------ Текст ------
Наконец, из сказанного легко понять, что подражание стилю древних на их собственных языках, по грамматическому совершенству далеко превосходящих наши, – вот наилучшее средство подготовиться к свободному и совершенному выражению мыслей и на своем родном языке. Для того чтобы стать настоящим писателем, такая подготовка даже необходима, совершенно так же, как необходимо пройти школу подражания древним и начинающему скульптору или живописцу раньше, чем он перейдет к самостоятельной композиции. Только писание по-латыни научает нас обращаться с речью, как с художественным произведением, имеющим материалом своим язык, который поэтому и должен употребляться с величайшей заботливостью и осмотрительностью. Мы начинаем обращать усиленное внимание на значение и ценность слов, их сопоставлений, грамматических форм; мы научаемся все это точно взвешивать, т. е. правильно пользоваться тем драгоценным материалом, в котором могут быть выражены и сохранены сокровища мысли. Мы привыкаем относиться к языку, на котором пишем, с уважением и не переделывать его по нашему произволу и капризу. Без этой подготовительной школы писание легко вырождается в бумагомарание.
------ Блок данных ------
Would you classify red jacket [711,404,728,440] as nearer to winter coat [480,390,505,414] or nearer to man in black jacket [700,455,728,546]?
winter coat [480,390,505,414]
------
Цель упражнения —
Продолжите текст о подражании стилю древних, начав сразу после его последнего предложения.

Итоговый ответ —
Человек, который не знает латинского языка, похож на человека, находящегося в прекрасной местности в туманную погоду. Горизонт его крайне ограничен; ясно он видит только на расстоянии нескольких шагов; все, что дальше, теряется для него во мгле. Горизонт латиниста, напротив, очень широк; он охватывает собою и новые столетия, и Средние века, и древность. Греческий язык, а тем более греческий вместе с санскритом, конечно, еще значительнее расширяют горизонт. Кто не знает по-латыни, принадлежит к простонародью, хотя бы он отлично умел обращаться с электрической машиной.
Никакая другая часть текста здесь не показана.